Kecenderungan munculnya alergi, atau diperantarai IgE, reaksi-reaksi pada alergen

ekstrinsik (protein yang mampu menimbulkan reaksi alergi) memiliki komponen genetik. Pada

individu yang rentan, terpapar pada protein asing tertentu mengarah pada sensitisasi alergi, yang

ditandai dengan pembentukan IgE spesifik untuk melawan protein-protein tersebut. IgE khusus

ini menyelubungi permukaan sel mast, yang muncul pada mukosa hidung. Ketika protein

spesifik (misal biji serbuksari khusus) terhirup ke dalam hidung, protein dapat berikatan dengan

IgE pada sel mast, yang menyebabkan pelepasan segera dan lambat dari sejumlah mediator.

Mediator-mediator yang dilepaskan segera termasuk histamin, triptase, kimase, kinin dan

heparin. Sel mast dengan cepat mensitesis mediator-mediator lain, termasuk leukotrien dan

prostaglandin D2. Mediator-mediator ini, melalui interaksi beragam, pada akhirnya menimbulkan

gejala rinore (termasuk hidung tersumbat, bersin-bersin, gatal, kemerahan, menangis,

pembengkakan, tekanan telinga dan post nasal drip). Kelenjar mukosa dirangsang, menyebabkan

peningkatan sekresi. Permeabilitas vaskuler meningkat, menimbulkan eksudasi plasma. Terjadi

vasodilatasi yang menyebabkan kongesti dan tekanan. Persarafan sensoris terangsang yang

menyebabkan bersin dan gatal. Semua hal tersebut dapat muncul dalam hitungan menit;

karenanya reaksi ini dikenal dengan fase reaksi awal atau segera.

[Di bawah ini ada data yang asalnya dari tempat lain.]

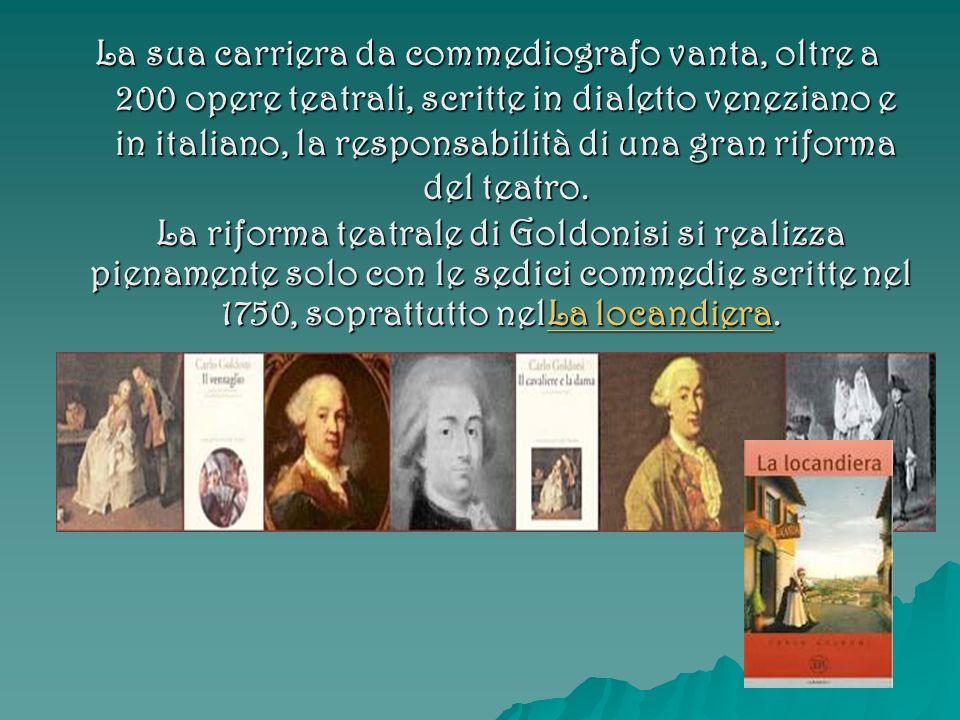 La sua carriera da commediografo vanta, oltre a 200 opere teatrali, scritte in dialetto veneziano e in italiano, la responsabilità di una gran riforma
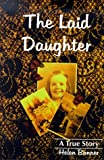 The Laid Daughter : A True Story, Bonner, Helen, 1884178235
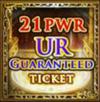 21-PWR & Up UR Ticket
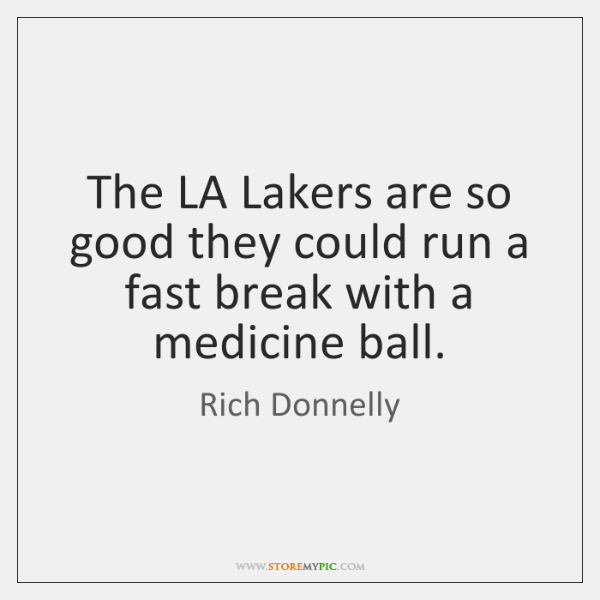 The LA Lakers are so good they could run a fast break ...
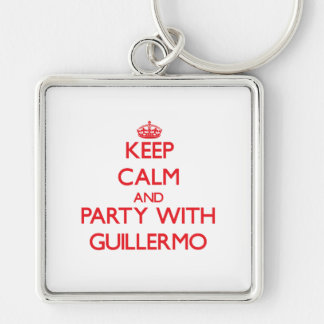 Keep calm and Party with Guillermo Key Chains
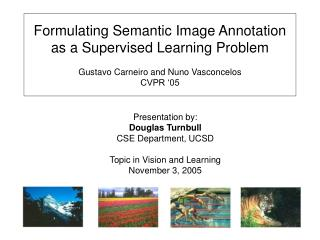Formulating Semantic Image Annotation as a Supervised Learning Problem  Gustavo Carneiro and Nuno Vasconcelos CVPR  05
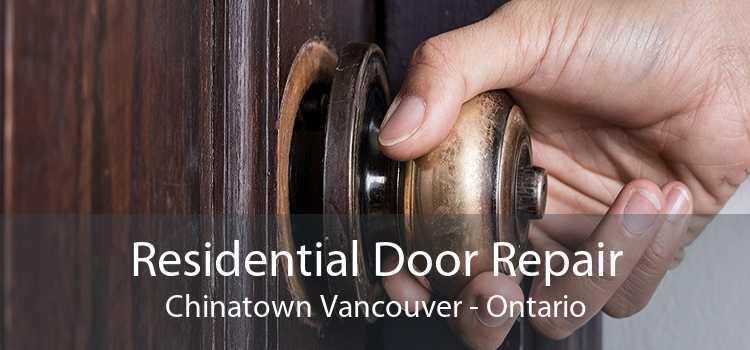 Residential Door Repair Chinatown Vancouver - Ontario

Setelah 4-8 jam, mediator-mediator ini, melalui kompetisi interaksi kompleks,

menyebabkan pengambilan sel-sel peradangan lain ke mukosa, seperti neutrofil,

eosinofil, limfosit dan makrofag. Hasil pada peradangan lanjut, disebut respon fase

lambat. Gejala-gejala pada respon fase lambat mirip dengan gejala pada respon fase awal,

namun bersin dan gatal berkurang, rasa tersumbat bertambah dan produksi mukus mulai

muncul. Respon fase lambat ini dapat bertahan selama beberapa jam sampai beberapa

hari.

6. Rhinomanometri dan aliran udara konka

Rhinomanometry adalah tes fungsi hidung yang mengukur tekanan udara dan laju

aliran udara di saluran napas hidung selama respirasi. Temuan-temuan ini digunakan

untuk menghitung hidung hambatan udara. Rhinomanometry dimaksudkan untuk

menjadi kuantifikasi tujuan patensi jalan napas hidung. Rhinometry akustik teknik

dimaksudkan untuk penilaian geometri dari rongga hidung dan nasofaring dan untuk

mengevaluasi obstruksi hidung. Teknik ini berdasarkan analisis gelombang suara yang

dipantulkan dari rongga hidung. Optik rhinometry menggunakan emitor dan sebuah

detektor ditempatkan di sisi berlawanan dari hidung dan dapat mendeteksi perubahan

relatif dalam hidung tersumbat oleh perubahan cahaya yang ditransmisikan. Teknik ini

didasarkan pada penyerapan cahaya merah / dekat-inframerah oleh hemoglobin dan

endonasal pembengkakan terkait peningkatan volume darah lokal. Teknik-teknik yang

diusulkan untuk digunakan dalam pengujian alergi, membandingkan tindakan

decongestive antihistamin dan kortikosteroid, untuk evaluasi apnea tidur obstruktif, dan

untuk penilaian pasien sebelum operasi hidung.